Exercise aim
Word for word, repeat the records, leaving every picture behind.

■ ■ ■ ■

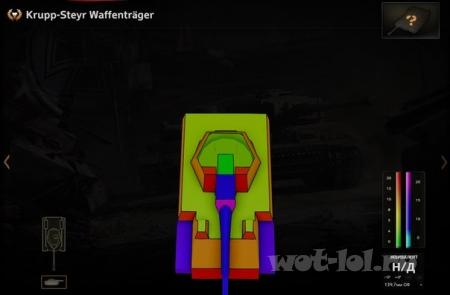 Слив с Супер Теста Krupp-Steyr WT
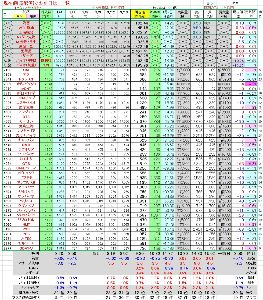 4571 - ナノキャリア(株) 気配値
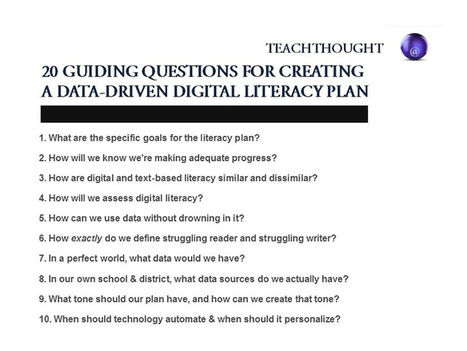 20 Guiding Questions To Develop A Digital Literacy Plan - TeachThought | AC Library News | Scoop.it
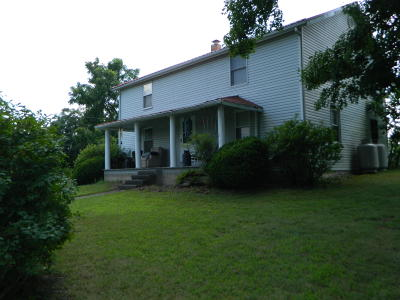 Fincastle Single Family Home For Sale: 1055 Zion Hill Rd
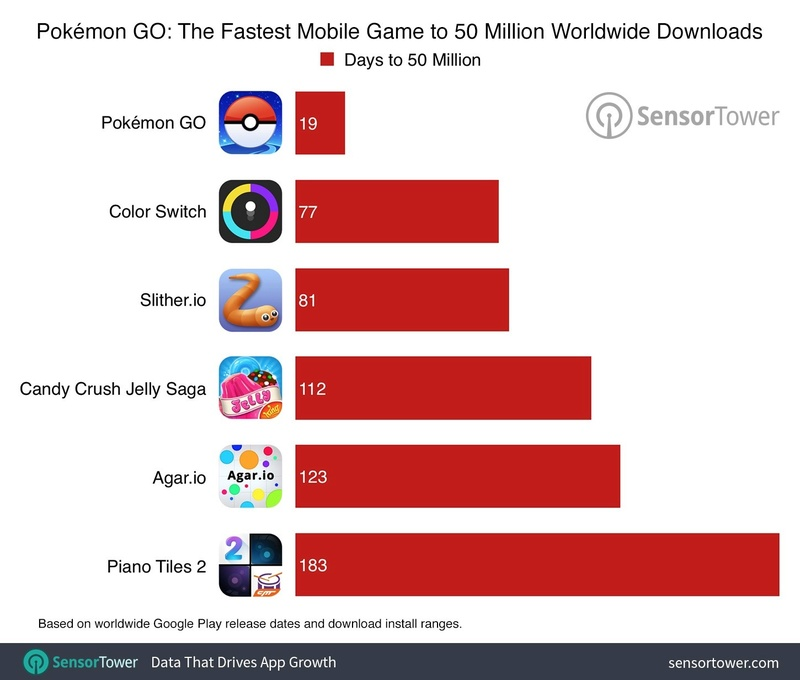 Pokemon Go: Θα ξεπεράσει τα 75 εκατομμύρια downloads σε χρόνο ρεκόρ  Pokemo10
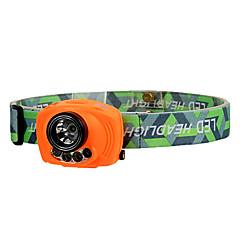 3W Muovi + Alumlinlseos Varoitus LED Ajovalojen Orange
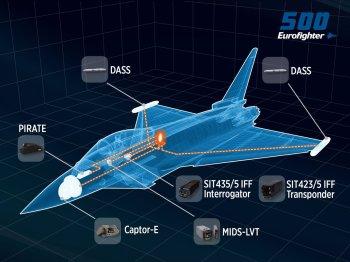500 Eurofighter Typhoon (6)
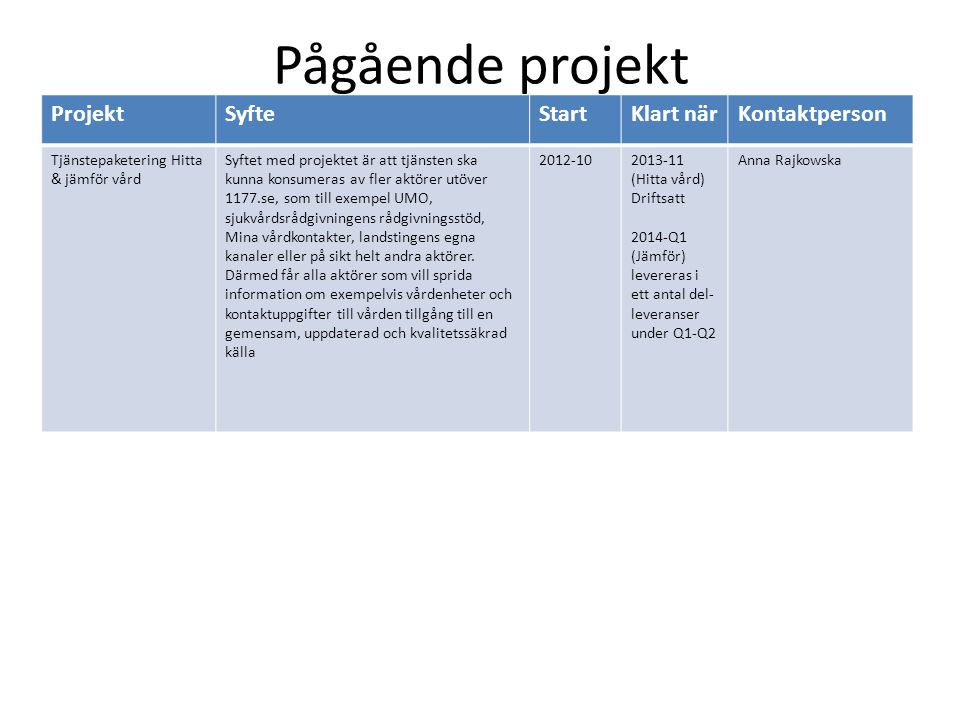 Pågående projekt Projekt Syfte Start Klart när Kontaktperson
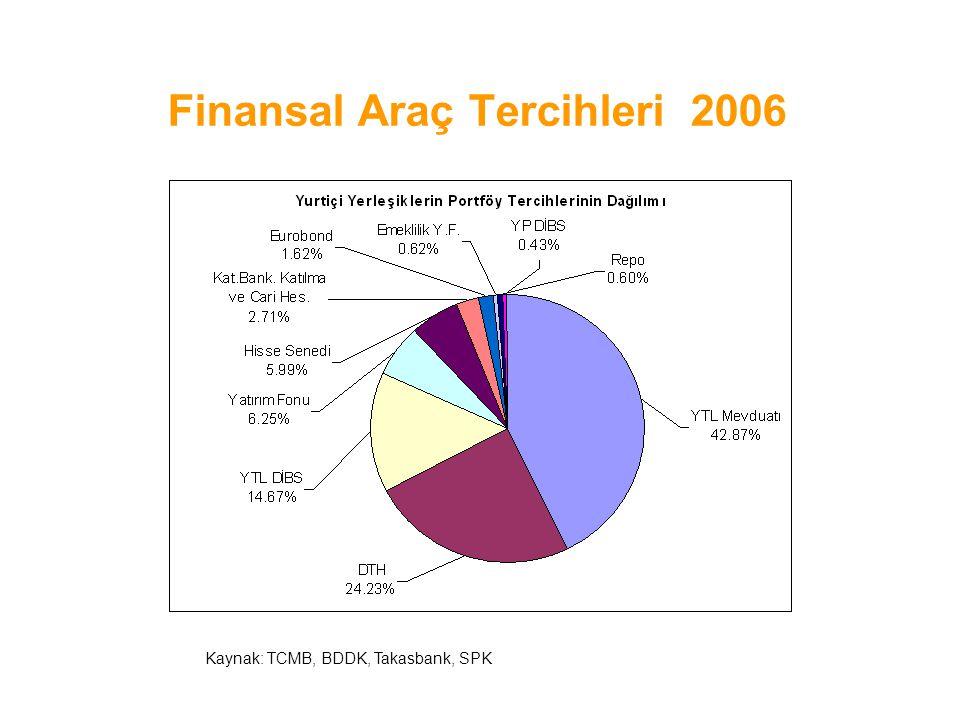 Finansal Araç Tercihleri 2006 Kaynak: TCMB, BDDK, Takasbank, SPK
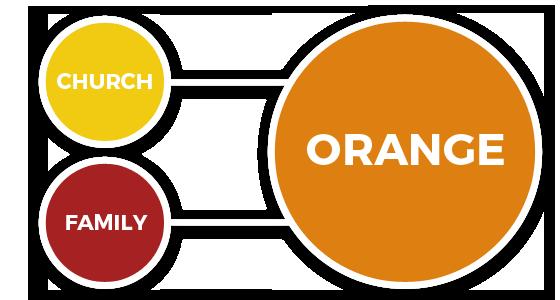 orange_diagram.png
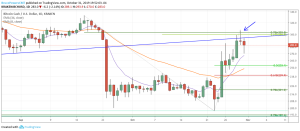 Bearish Doji Reversal Candle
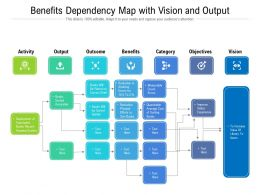 Benefits Dependency Map With Vision And Output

■ ■ ■ ■

Response
 Слив с Супер Теста Krupp-Steyr WT
 4571 - ナノキャリア(株) 気配値
 20 Guiding Questions To Develop A Digital Literacy Plan - TeachThought | AC Library News | Scoop.it
 Fincastle Single Family Home For Sale: 1055 Zion Hill Rd
 Pokemon Go: Θα ξεπεράσει τα 75 εκατομμύρια downloads σε χρόνο ρεκόρ  Pokemo10
 3W Muovi + Alumlinlseos Varoitus LED Ajovalojen Orange
500 Eurofighter Typhoon (6)
 Pågående projekt Projekt Syfte Start Klart när Kontaktperson
 Finansal Araç Tercihleri 2006 Kaynak: TCMB, BDDK, Takasbank, SPK
 orange_diagram.png
 Bearish Doji Reversal Candle
 Benefits Dependency Map With Vision And Output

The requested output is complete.